# The Norwegian Fjord Horse.



## Friesian Mirror (Jan 11, 2007)

I'm sorry if this is a dumb question, but are the Fjord's the one's that have the black stripe in their manes?? I know that you have to cut the mane in order to see it...


----------



## Jans (Feb 7, 2007)

No it isn't a dumb question at all. You're completely right that the Fjord horse has a black stripe in the manes. And it continues on the back of the horse. In holland we call it 'aalstreep'.


----------



## Friesian Mirror (Jan 11, 2007)

Thank you! I'm going to look up some pictures of them in a few minutes


----------



## barnrat (Jan 1, 2007)

I use to have a friend that had some fjords....I was a beginer rider at that time she let me try riding one....I was really embarrased  because I could not ride (the easiest one ) her horse......she had 9 ponies and 1 clydsdale.....the fjord would find food to eat and stop to eat it....I was not that good at the time and could not get his head up....My friend had to rescue me every 2 minutes....She also had a goat and I was terrified it was going to eat me.......and once the pony started eating really close to the goat and I was like screaming....wow...I must have been 12 or 13 at that time....really immature.... I feel bad.....There was no way her goat could have even reached me.... :lol: 

I am convinced I could probably ride her fjords now after 4 years of experiance


----------



## Jans (Feb 7, 2007)

The Fjord is famous about the stubborn thing in their personality  We call it Koppig in Dutch. Maybe that's why I like them so much. Unfortunately I have never ridden on a Fjord.. and I have *counts* ten years experience..


----------



## Hanna (Feb 25, 2007)

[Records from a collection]
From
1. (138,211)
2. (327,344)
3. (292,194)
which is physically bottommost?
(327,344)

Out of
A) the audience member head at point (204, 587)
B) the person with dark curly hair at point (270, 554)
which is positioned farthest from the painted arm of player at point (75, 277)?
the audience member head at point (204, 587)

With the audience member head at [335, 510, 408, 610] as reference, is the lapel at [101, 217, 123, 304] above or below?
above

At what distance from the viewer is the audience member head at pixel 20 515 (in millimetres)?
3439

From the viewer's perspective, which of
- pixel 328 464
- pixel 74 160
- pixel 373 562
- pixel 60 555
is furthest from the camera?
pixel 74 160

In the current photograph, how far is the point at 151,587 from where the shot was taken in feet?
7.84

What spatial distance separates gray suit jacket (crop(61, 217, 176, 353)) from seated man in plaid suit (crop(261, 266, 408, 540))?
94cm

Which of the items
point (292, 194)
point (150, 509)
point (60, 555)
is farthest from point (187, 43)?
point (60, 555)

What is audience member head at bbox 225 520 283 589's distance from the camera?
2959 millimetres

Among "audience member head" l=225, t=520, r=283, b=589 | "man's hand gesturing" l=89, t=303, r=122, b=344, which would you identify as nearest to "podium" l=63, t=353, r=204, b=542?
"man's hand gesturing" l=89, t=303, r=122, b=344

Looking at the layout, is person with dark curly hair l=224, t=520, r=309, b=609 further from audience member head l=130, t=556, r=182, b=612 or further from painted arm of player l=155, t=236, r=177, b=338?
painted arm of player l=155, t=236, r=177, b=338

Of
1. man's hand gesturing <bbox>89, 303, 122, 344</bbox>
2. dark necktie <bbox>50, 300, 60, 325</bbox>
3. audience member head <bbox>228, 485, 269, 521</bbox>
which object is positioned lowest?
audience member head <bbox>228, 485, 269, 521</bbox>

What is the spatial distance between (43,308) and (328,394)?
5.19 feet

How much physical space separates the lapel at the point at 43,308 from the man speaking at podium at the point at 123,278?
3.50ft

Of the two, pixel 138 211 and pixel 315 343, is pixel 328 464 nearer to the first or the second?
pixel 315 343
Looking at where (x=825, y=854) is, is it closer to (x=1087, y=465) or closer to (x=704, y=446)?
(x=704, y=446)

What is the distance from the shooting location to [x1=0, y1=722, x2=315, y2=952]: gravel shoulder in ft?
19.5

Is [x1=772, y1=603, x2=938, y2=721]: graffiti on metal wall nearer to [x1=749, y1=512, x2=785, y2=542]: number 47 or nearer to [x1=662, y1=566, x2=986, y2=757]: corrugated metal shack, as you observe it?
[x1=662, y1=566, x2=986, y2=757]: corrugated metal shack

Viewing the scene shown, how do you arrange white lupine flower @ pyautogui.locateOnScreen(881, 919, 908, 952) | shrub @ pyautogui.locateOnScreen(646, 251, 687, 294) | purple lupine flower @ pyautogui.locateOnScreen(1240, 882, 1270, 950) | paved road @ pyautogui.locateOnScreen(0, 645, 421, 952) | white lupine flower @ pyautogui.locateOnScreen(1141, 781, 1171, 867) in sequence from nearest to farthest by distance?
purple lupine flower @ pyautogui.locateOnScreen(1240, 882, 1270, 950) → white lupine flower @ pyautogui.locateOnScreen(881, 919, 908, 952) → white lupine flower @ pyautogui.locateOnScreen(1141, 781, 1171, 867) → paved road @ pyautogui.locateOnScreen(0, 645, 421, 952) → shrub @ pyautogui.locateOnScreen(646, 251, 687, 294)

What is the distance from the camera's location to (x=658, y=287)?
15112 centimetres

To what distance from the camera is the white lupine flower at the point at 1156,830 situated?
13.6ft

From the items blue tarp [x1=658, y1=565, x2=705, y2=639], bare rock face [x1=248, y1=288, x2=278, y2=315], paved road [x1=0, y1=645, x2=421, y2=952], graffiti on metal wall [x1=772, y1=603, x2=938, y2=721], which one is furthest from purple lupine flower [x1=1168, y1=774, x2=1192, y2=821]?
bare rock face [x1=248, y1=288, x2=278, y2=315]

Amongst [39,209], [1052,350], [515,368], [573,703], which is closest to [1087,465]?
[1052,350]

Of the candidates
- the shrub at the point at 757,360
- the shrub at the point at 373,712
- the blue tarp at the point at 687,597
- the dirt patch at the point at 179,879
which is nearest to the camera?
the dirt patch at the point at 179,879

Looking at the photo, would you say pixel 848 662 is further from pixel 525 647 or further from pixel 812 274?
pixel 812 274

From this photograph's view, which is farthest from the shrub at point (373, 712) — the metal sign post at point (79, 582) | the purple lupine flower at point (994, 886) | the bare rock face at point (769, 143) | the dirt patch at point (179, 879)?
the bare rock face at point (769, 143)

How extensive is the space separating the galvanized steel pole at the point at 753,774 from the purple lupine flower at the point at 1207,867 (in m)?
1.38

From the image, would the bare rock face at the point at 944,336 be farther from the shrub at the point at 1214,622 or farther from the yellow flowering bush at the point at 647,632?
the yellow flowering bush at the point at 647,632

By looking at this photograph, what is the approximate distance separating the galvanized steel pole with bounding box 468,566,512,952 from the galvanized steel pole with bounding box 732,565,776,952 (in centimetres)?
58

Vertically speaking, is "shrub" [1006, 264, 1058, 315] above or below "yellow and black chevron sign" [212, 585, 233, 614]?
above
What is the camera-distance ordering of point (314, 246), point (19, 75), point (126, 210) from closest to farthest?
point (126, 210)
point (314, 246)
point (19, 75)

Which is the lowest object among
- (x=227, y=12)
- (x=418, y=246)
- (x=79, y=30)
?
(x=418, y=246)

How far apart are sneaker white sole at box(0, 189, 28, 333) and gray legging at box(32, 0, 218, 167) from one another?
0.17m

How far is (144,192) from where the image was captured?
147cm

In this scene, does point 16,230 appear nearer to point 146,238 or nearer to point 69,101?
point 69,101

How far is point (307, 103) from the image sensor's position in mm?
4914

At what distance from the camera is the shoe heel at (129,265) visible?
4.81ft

GOALS -
**1.** Update the Fjord horse thread from "# The Norwegian" up to and including "to see it...", putting "dark stripe" in place of "black stripe".
**2.** State how many lines of the entries contain the string "corrugated", with case counting, and give only the number.
The thread and the entries come from separate sources.

TASK SOLUTIONS -
**1.**
# The Norwegian Fjord Horse.



## Friesian Mirror (Jan 11, 2007)

I'm sorry if this is a dumb question, but are the Fjord's the one's that have the dark stripe in their manes?? I know that you have to cut the mane in order to see it...

**2.** 2